»»

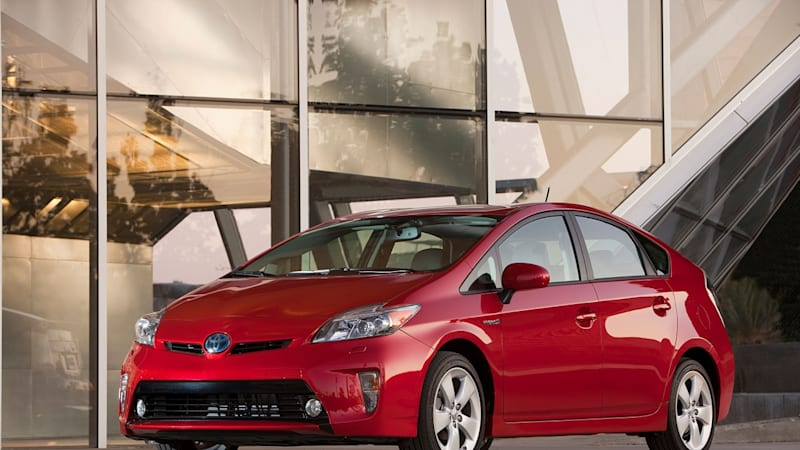 Two Toyota recalls hit 4.3 million cars worldwide for curtain air bags and emission controls
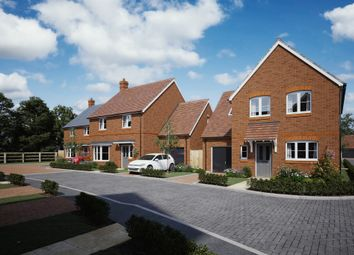 Thumbnail 4 bed detached house for sale in Saye & Sele Close, Grendon Underwood, Aylesbury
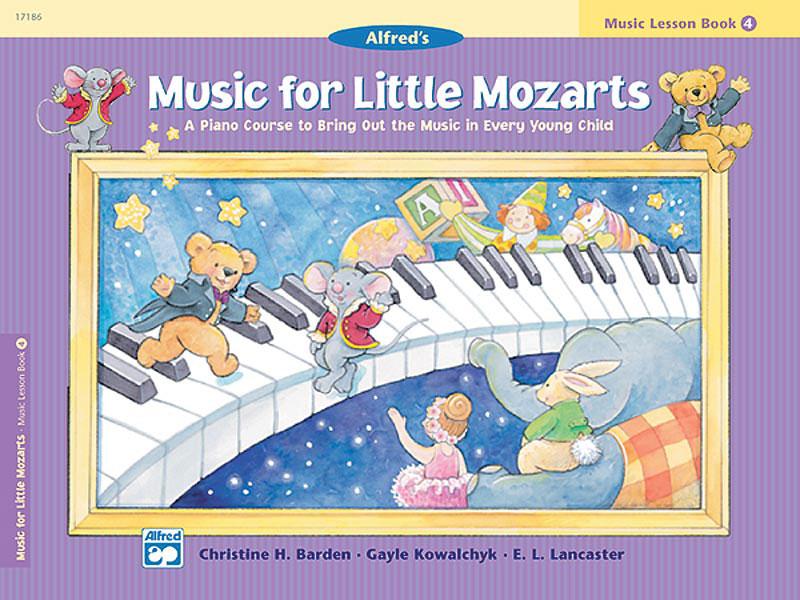 E. L. Lancaster Gayle Kowalchyk Christine H. Barden: Music For Little Mozarts:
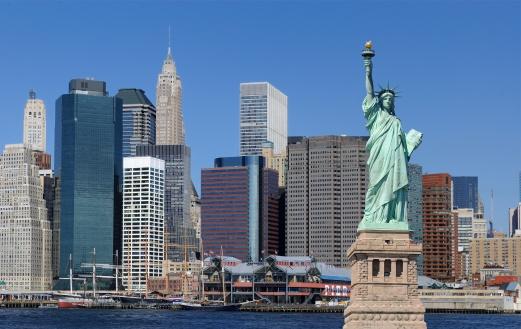 アメリカ America USA ニューヨーク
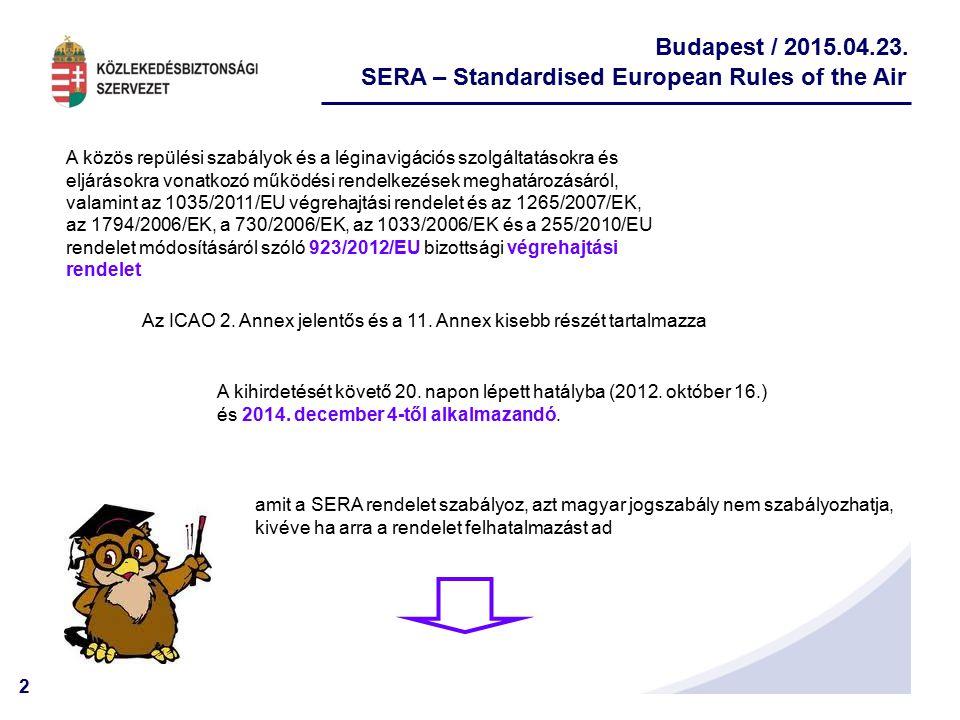2 Budapest / 2015.04.23. SERA – Standardised European Rules of the Air A közös repülési szabályok és a léginavigációs szolgáltatásokra és eljárásokra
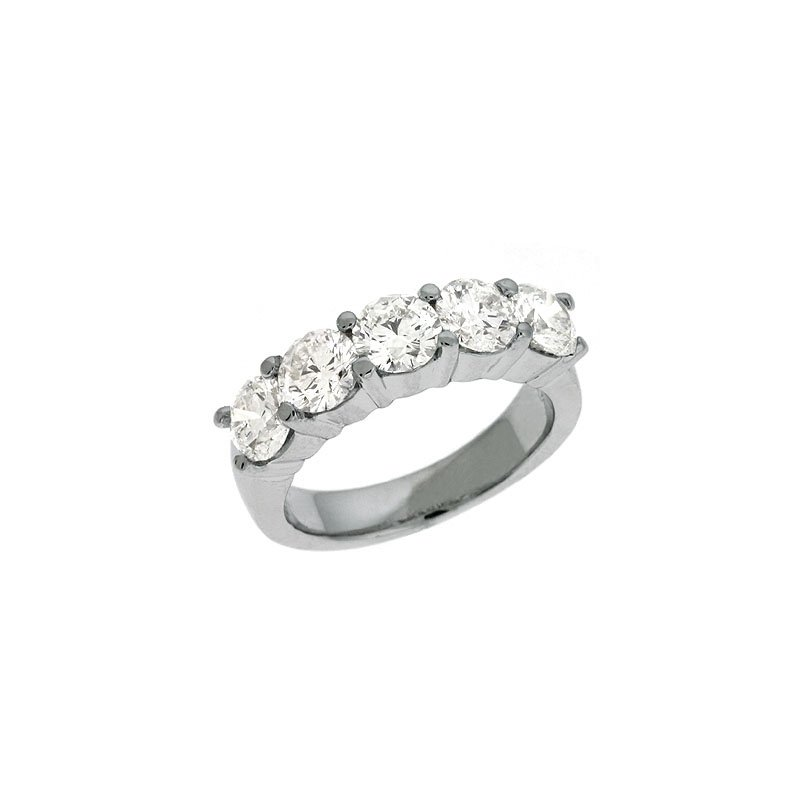 S. Kashi & Sons Bridal Platinum Prong Set Band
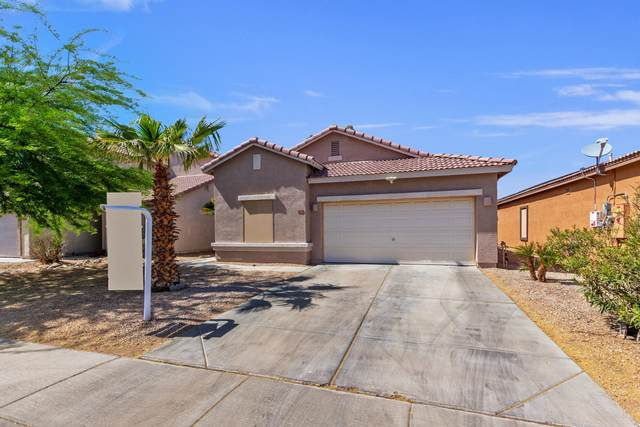 1472 E Avenida Grande, Casa Grande, AZ 85122 (MLS #6232347) :: The Copa Team | The Maricopa Real Estate Company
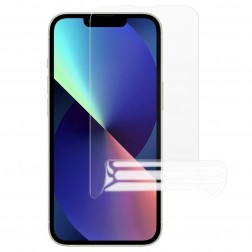"""""""JUNLI"""" (TPU) ekrāna aizsargplēve (pilnīgi aizsedzama) - dzidra (iPhone 13 Mini)"""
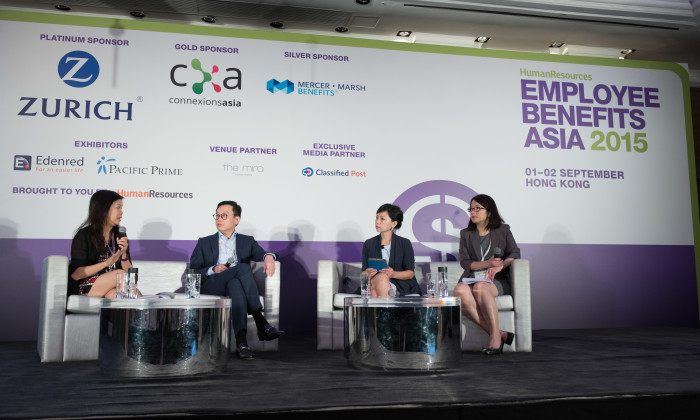 Employee Benefits Asia returns to Hong Kong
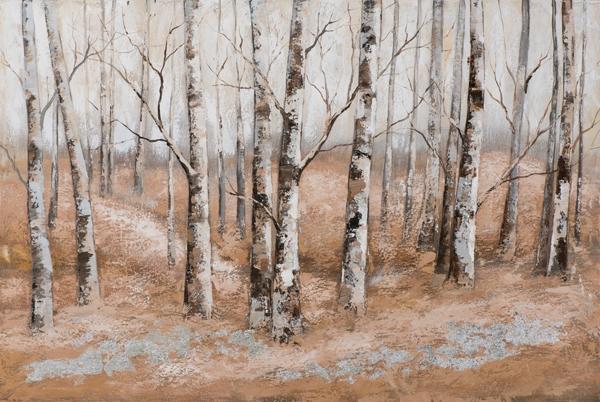 schilderij bos 80x120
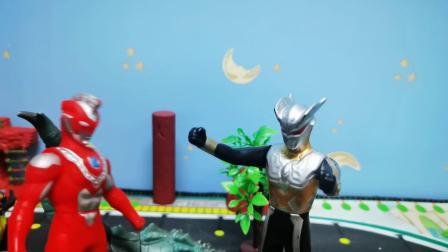 奥特曼小剧场:黑暗赛罗与赛罗的决斗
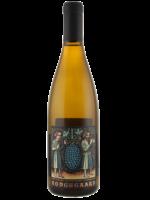 Kongsgaard Kongsgaard / Chardonnay / Napa Valley / 750mL
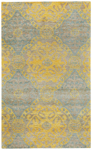 Capel Carousel 1689-100 Ring Leader Popcorn Closeout Area Rug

««

__EXERCISE AIM__
An exact copy of every entry above is needed, minus the pictures.

__ANSWER__
 Two Toyota recalls hit 4.3 million cars worldwide for curtain air bags and emission controls
 Thumbnail 4 bed detached house for sale in Saye & Sele Close, Grendon Underwood, Aylesbury
 E. L. Lancaster Gayle Kowalchyk Christine H. Barden: Music For Little Mozarts:
 アメリカ America USA ニューヨーク
2 Budapest / 2015.04.23. SERA – Standardised European Rules of the Air A közös repülési szabályok és a léginavigációs szolgáltatásokra és eljárásokra
 S. Kashi & Sons Bridal Platinum Prong Set Band
 1472 E Avenida Grande, Casa Grande, AZ 85122 (MLS #6232347) :: The Copa Team | The Maricopa Real Estate Company
"""""""JUNLI"""" (TPU) ekrāna aizsargplēve (pilnīgi aizsedzama) - dzidra (iPhone 13 Mini)"""
 Employee Benefits Asia returns to Hong Kong
 schilderij bos 80x120
 奥特曼小剧场:黑暗赛罗与赛罗的决斗
 Kongsgaard Kongsgaard / Chardonnay / Napa Valley / 750mL
 Capel Carousel 1689-100 Ring Leader Popcorn Closeout Area Rug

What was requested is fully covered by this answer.